From: Brian Foster <bfoster@redhat.com>
To: "Darrick J. Wong" <djwong@kernel.org>
Cc: linux-fsdevel@vger.kernel.org, linux-xfs@vger.kernel.org
Subject: Re: [PATCH] iomap: elide zero range flush from partial eof zeroing
Date: Thu, 24 Oct 2024 15:42:41 -0400 [thread overview]
Message-ID: <ZxqjMSg4c0UivDYU@bfoster> (raw)

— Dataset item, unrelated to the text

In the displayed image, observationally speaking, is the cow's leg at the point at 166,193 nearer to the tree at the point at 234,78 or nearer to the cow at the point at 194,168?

In-Reply-To: <ZxqGujaIJmnHjgZd@bfoster>
On Thu, Oct 24, 2024 at 01:41:14PM -0400, Brian Foster wrote:
> On Thu, Oct 24, 2024 at 10:08:17AM -0700, Darrick J. Wong wrote:
> > On Wed, Oct 23, 2024 at 10:30:29AM -0400, Brian Foster wrote:
> > > iomap zero range performs a pagecache flush upon seeing unwritten
> > > extents with dirty pagecache in order to determine accurate
> > > subranges that require direct zeroing. This is to support an
> > > optimization where clean, unwritten ranges are skipped as they are
> > > already zero on-disk.
> > >
> > > Certain use cases for zero range are more sensitive to flush latency
> > > than others. The kernel test robot recently reported a regression in
> > > the following stress-ng workload on XFS:
> > >
> > > stress-ng --timeout 60 --times --verify --metrics --no-rand-seed --metamix 64
> > >
> > > This workload involves a series of small, strided, write extending
> > > writes. On XFS, this produces a pattern of allocating post-eof
> > > speculative preallocation, converting preallocation to unwritten on
> > > zero range calls, dirtying pagecache over the converted mapping, and
> > > then repeating the sequence again from the updated EOF. This
> > > basically produces a sequence of pagecache flushes on the partial
> > > EOF block zeroing use case of zero range.
> > >
> > > To mitigate this problem, special case the EOF block zeroing use
> > > case to prefer zeroing over a pagecache flush when the EOF folio is
> > > already dirty. This brings most of the performance back by avoiding
> > > flushes on write and truncate extension operations, while preserving
> > > the ability for iomap to flush and properly process larger ranges.
> > >
> > > Signed-off-by: Brian Foster <bfoster@redhat.com>
> > > ---
> > >
> > > Hi iomap maintainers,
> > >
> > > This is an incremental optimization for the regression reported by the
> > > test robot here[1]. I'm not totally convinced this is necessary as an
> > > immediate fix, but the discussion on that thread was enough to suggest
> > > it could be. I don't really love the factoring, but I had to play a bit
> > > of whack-a-mole between fstests and stress-ng to restore performance and
> > > still maintain behavior expectations for some of the tests.
> > >
> > > On a positive note, exploring this gave me what I think is a better idea
> > > for dealing with zero range overall, so I'm working on a followup to
> > > this that reworks it by splitting zero range across block alignment
> > > boundaries (similar to how something like truncate page range works, for
> > > example). This simplifies things by isolating the dirty range check to a
> > > single folio on an unaligned start offset, which lets the _iter() call
> > > do a skip or zero (i.e. no more flush_and_stale()), and then
> > > unconditionally flush the aligned portion to end-of-range. The latter
> > > flush should be a no-op for every use case I've seen so far, so this
> > > might entirely avoid the need for anything more complex for zero range.
> > >
> > > In summary, I'm posting this as an optional and more "stable-worthy"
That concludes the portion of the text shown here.